The Section 1332 waiver in the Affordable Care Act (ACA) is a state innovation waiver. It allows states to meet or beat the standard coverage of the ACA through whatever means possible. The state can use the funds that the federal government would have used for Premium Tax Credits (PTC) and Cost Sharing Reduction (CSR) subsidies to fund the state plan. There are four major guardrails that measure whether or not a state’s proposal qualifies. A 1332 must:
- Cover at least as many people
- Cover those people at least as well
- Cover those people with the same or less cost sharing
- Cost the federal government no more than the federal government would otherwise spend.
The current guidance tightly defines these criteria. The Alexander-Murray Senate bill proposed looser criteria.
There have been a good amount of interest in states using 1332 waivers.
Some of the waivers are minor technical changes; Hawaii is using an approved 1332 to close the state SHOP exchange and use that funding for another pre-ACA state program that performed a similar function.
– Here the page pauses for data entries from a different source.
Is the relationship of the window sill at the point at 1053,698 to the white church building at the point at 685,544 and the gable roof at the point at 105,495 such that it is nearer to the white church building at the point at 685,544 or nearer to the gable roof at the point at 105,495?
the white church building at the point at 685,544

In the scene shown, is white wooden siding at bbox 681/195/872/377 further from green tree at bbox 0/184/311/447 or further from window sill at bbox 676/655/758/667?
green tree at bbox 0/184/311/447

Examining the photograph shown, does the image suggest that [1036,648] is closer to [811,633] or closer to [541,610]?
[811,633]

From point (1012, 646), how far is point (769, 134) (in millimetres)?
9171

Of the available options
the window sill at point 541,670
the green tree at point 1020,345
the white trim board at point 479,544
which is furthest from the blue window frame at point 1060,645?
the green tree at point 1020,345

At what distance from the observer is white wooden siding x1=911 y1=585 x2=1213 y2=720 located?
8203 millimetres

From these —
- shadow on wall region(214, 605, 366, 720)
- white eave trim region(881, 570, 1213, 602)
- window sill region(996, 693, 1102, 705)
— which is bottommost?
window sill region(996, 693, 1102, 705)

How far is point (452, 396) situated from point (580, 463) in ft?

Other changes are significant. Alaska, Oregon and Minnesota have approved re-insurance waivers that use some of the APTC/CSR money to fund reinsurance in order to bring down non-subsidized premiums. Iowa and Oklahoma have very ambitious, conservative leaning proposals that they pulled in the Fall of 2017 because the Center for Medicare and Medicaid Services was not going to rush their analysis. Idaho has an extremely creative waiver it released that integrates Medicaid and the ACA in a creative fashion with creative rules lawyering.
One of the interesting things, to me at least, is that the waiver process is not being framed as a state level block grant. The states are given quite a bit of freedom to choose a “better” method that fits their local needs. Once the waiver is approved, the federal government writes a big check and then performs light monitoring of the state’s customized program. That to me sounds like a block grant.